Rui Borges nunca foi um grande jogador.
E nunca em Mirandela os seus amigos imaginaram que um dia pudesse ser um grande treinador – não por duvidarem da sua qualidade, mas por ser filho de Trás-os-Montes, lugar demasiado distante, demasiado frio no Inverno e quente no Verão, demasiado rude.
Ainda por cima, tem amor à terra, agarra-se às origens, volta aos amigos de sempre que com ele jogavam à bola no Parque Cabral, mergulhavam no Tua e andavam de baile em baile a ver como safavam a febre adolescente.

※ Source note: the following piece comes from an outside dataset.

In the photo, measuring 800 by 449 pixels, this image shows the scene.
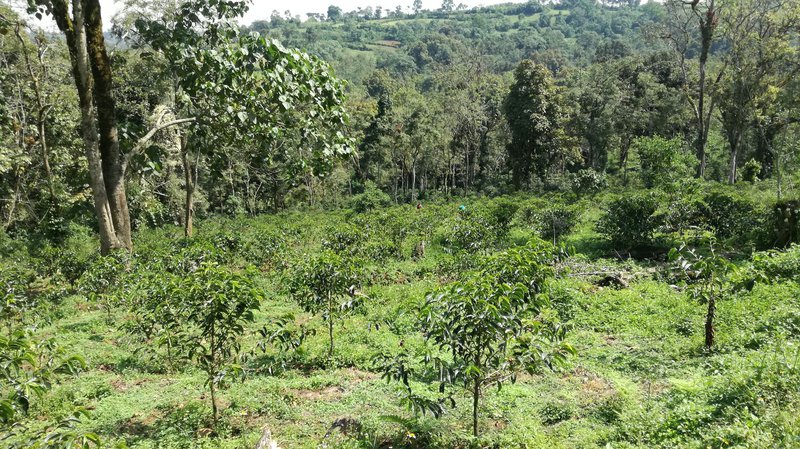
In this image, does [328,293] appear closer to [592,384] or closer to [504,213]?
[592,384]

Em Mirandela, os que têm sucesso são os que fogem sem olhar para trás, os que falando da infância e se queixando das saudades, raramente voltam.
Quem regressa, quem não suporta a distância da terra mais do que um mês, muito dificilmente é aceite entre as elites da política, das empresas, do futebol.
2.
E queres mais um impedimento?
Rui Borges tem o avô tatuado no braço.
O homem da sua vida.
Sábio na sua humildade.
Sério, trabalhador e doido pelo neto.
Era sapateiro no centro de Mirandela.
Ensinou o pequeno Rui a arranjar meias-solas e a nunca deitar nada fora que não pudesse ter arranjo.
3.
O avô, pai da mãe de Rui Borges, chamava-se José.
José Pedro.
Que já depois do 25 de Abril, um ano após a morte de Sá Carneiro, viu a filha Graça dar-lhe a maior felicidade da sua vida: um bebé que um dia haveria de tatuá-lo no braço.

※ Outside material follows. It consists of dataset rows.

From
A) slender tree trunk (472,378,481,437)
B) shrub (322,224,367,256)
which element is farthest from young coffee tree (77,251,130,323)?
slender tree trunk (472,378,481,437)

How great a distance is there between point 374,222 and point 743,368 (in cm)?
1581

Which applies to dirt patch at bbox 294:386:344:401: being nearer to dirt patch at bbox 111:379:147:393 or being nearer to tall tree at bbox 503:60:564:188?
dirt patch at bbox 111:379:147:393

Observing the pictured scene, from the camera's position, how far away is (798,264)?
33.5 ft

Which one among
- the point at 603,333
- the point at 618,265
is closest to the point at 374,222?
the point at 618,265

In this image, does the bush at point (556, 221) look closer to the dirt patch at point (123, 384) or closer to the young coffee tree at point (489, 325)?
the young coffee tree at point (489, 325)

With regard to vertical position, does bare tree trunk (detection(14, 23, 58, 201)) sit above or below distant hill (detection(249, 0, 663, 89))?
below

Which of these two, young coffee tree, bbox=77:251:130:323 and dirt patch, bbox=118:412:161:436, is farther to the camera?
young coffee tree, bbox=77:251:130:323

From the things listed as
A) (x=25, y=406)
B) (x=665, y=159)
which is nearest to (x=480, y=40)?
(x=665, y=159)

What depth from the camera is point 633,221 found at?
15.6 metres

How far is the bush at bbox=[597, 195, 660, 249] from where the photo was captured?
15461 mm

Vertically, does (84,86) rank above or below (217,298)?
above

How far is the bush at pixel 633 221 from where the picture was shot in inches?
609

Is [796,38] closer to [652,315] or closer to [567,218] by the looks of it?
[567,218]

Tatuar a memória de um avô sapateiro.
Tudo eram impedimentos.
A origem, as saudades permanentes, a distância.
Mas nenhum deles foi forte o suficiente para que Rui Borges não tivesse conseguido atingir o que jamais imaginara ser possível tão cedo.
4.
Rui é um filho da liberdade.
Casou com uma colega de turma da Escola Secundária de Mirandela.
Nele nada é deslumbre.
Vedetismo.
Arrogância.
É amigo dos seus jogadores.
Joga com eles às cartas como se estivesse num café com amigos numa noite de neve e neblina.
5.
Usa sempre o mesmo relógio.
Um Cásio que comprou perto do Parque do Império, quando as vacas eram magras e o dinheiro não podia deixar de ser bem gasto.
Gosto de Rui Borges, sendo eu um benfiquista.
Imagino que um dia ainda conversaremos à volta de uma boa alheira… como é óbvio… de Mirandela.
Perguntar-lhe-ei pelo avô Zé Pedro.
Pela mãe Graça.
Pelos golos no Parque Cabral.
E pelos mergulhos no Rio Tua.
E farei questão de saber as horas para ver os seus olhos refletidos num relógio que nele serve como bússola para que nunca se perca.